-- AIM OF THE TASK --
Beginning with the line below that contains "End Of It Quotes By LaVell Edwards" and ending with the line that contains "Cover of Who", retype every line exactly. Pictures are not copied.

-- MATERIAL PROVIDED --
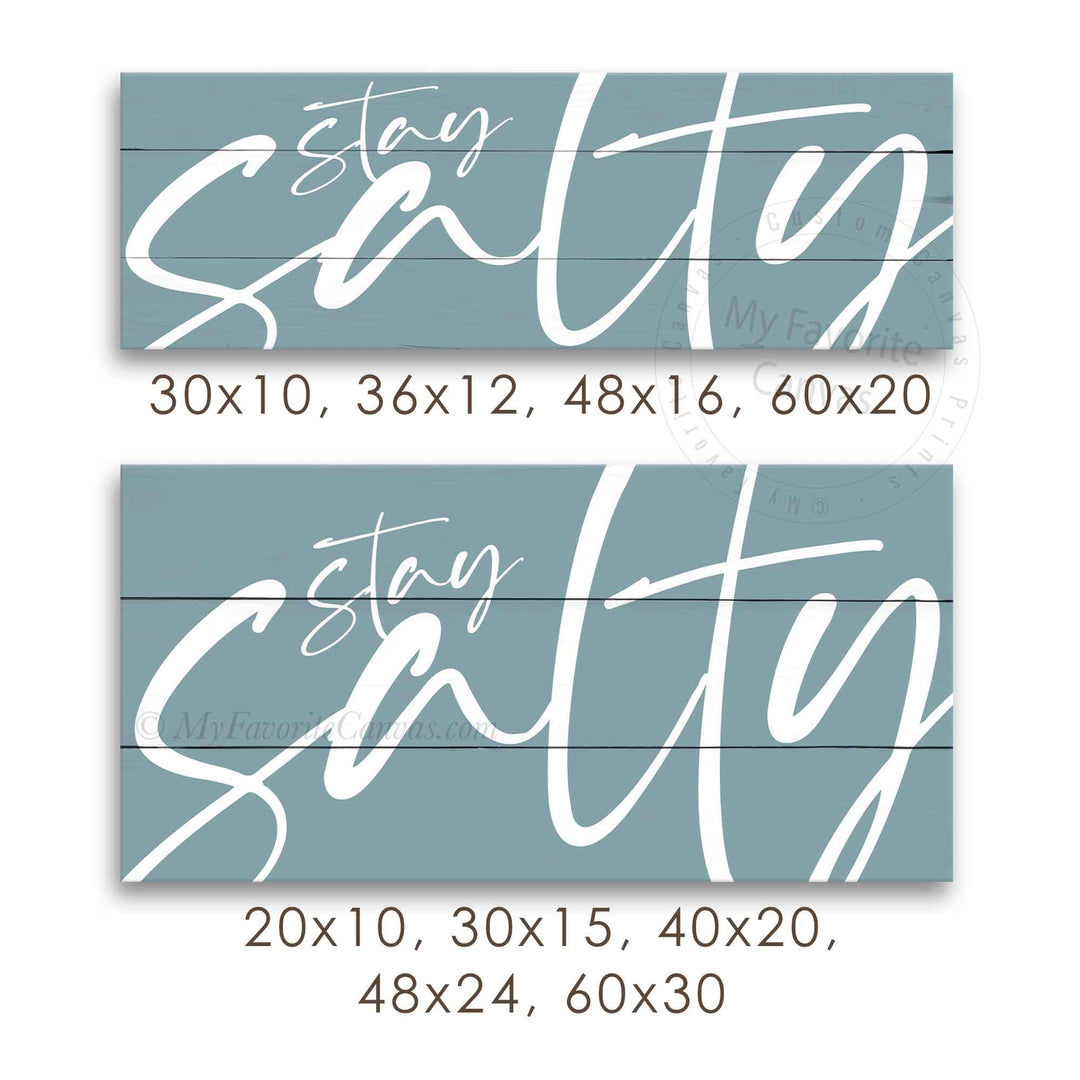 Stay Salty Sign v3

...

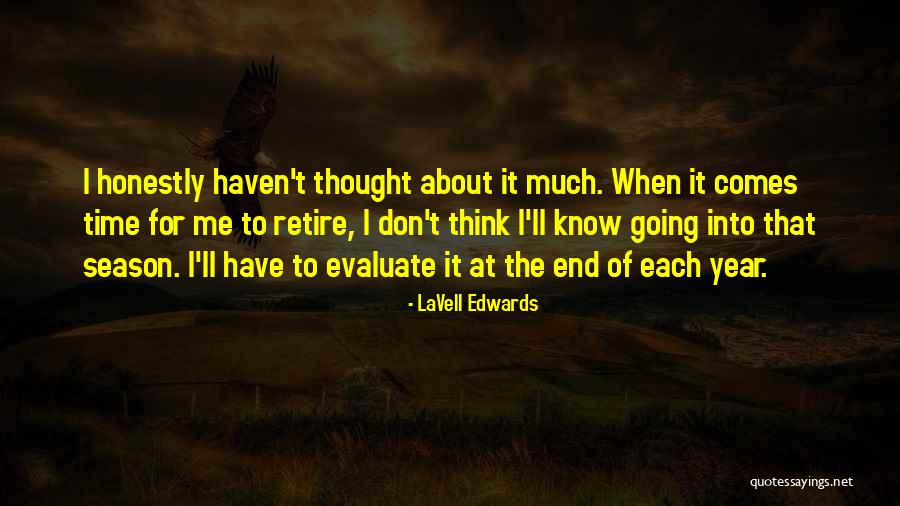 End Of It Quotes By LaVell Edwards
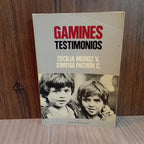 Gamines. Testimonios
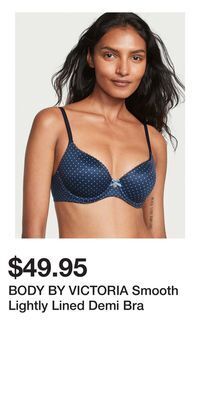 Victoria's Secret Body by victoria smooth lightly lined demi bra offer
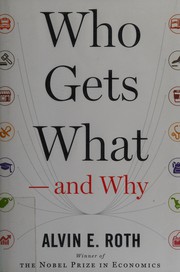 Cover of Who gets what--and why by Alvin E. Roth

-- OUTPUT FOR THIS EXERCISE --
 End Of It Quotes By LaVell Edwards
 Gamines. Testimonios
 Victoria's Secret Body by victoria smooth lightly lined demi bra offer
 Cover of Who gets what--and why by Alvin E. Roth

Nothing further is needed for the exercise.